Sessiz, güzellik maskesi ile perdelenmiş, ahenkli ve estetik duruşuyla bu gücün önünde hep eğilip-büküldük, dilimizi şeyimize sokup, efendilik tasladık. Eğilip-büküldükçe de daha bir kemiksizleştik.

O gücün insan üstünde ne denli yaptırımcı ve kurnazca ayartıcı olduğunu hep küçümsedik.

Nedir o güç, hala tahmin edemediniz mi?!..


Şimdi söylüyorum:

Tabii ki dırdır'ın gücü!..

Kadının, avradın, karının, eşin, sevgilinin, yavuklunun gücü!

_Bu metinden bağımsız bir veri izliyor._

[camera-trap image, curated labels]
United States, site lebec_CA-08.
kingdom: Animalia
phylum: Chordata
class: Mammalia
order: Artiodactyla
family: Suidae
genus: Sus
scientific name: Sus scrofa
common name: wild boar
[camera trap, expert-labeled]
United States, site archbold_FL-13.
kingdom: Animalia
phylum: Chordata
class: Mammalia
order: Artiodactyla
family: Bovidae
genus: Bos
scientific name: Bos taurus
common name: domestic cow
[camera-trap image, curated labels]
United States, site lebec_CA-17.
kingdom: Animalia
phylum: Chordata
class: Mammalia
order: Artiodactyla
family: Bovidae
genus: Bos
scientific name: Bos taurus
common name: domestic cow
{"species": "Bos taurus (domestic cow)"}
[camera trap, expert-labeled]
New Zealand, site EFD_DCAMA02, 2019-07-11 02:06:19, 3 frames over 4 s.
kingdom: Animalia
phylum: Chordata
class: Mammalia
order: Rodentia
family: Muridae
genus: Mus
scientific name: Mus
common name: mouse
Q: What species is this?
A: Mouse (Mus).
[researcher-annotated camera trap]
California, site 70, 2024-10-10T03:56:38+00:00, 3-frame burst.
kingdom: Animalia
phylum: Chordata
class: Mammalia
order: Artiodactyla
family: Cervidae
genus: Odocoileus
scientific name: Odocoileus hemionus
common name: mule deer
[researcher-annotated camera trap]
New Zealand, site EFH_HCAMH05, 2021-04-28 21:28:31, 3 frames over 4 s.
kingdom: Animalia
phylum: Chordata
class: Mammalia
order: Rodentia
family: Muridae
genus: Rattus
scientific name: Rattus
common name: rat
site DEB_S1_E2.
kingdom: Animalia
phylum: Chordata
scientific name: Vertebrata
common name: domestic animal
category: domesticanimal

Daha da açabilirsiniz isimlerini, farketmez. Erkeğin karşısında, yazımın başında saydığım bütün o kuruluşlar, örgütler, şahıslar ve kurumlar bir şekilde güçlüydü, ama Dırdır'ın gücü, içten içe hep yıkıcı olmadı mı onun için?.. O saydığım şahsiyetsizlikleri ortaya koymasına hep o güç neden olmadı mı?

Yıkılan kankiliklerin, dostlukların, satılan akrabaların, terkedilen eski toprakların, elden giden mevkilerin ve en önemlisi, o masumca yaşama arzusunun, umutların ve rüyaların akibeti hep o Dırdır'ın gücünden dolayı aynı olmadı mı?

Bence her erkeğin en büyük imtihanı; Dırdır karşısında gösterdiği soğukkanlılık ve direnç miktarının ne kadar olacağıdır! Bu onun eğitimidir, sınanmasıdır, takviyelendirilmesidir. Komandonun sert eğitimi gibi, Dırdır karşısında erkeğin ayakta mı kalacağı, yoksa ipleri mi elden bırakacağı, onun geleceğini belirler. Günler geçtikçe daha bir kedileşmiyorsa, daha bir yelkenlerini suya indirmiyorsa, karakterinden bir şeyler eksiltmiyorsa; erkeğin hayattaki diğer zorluklar ve güçler karşısında yıkılması mümkün değildir! Çünkü o, hayatın en güzel, ama en tehlikeli yaratığı olan Kadın karşısında en büyük sınavını vermiştir ve çeliklenmiştir!..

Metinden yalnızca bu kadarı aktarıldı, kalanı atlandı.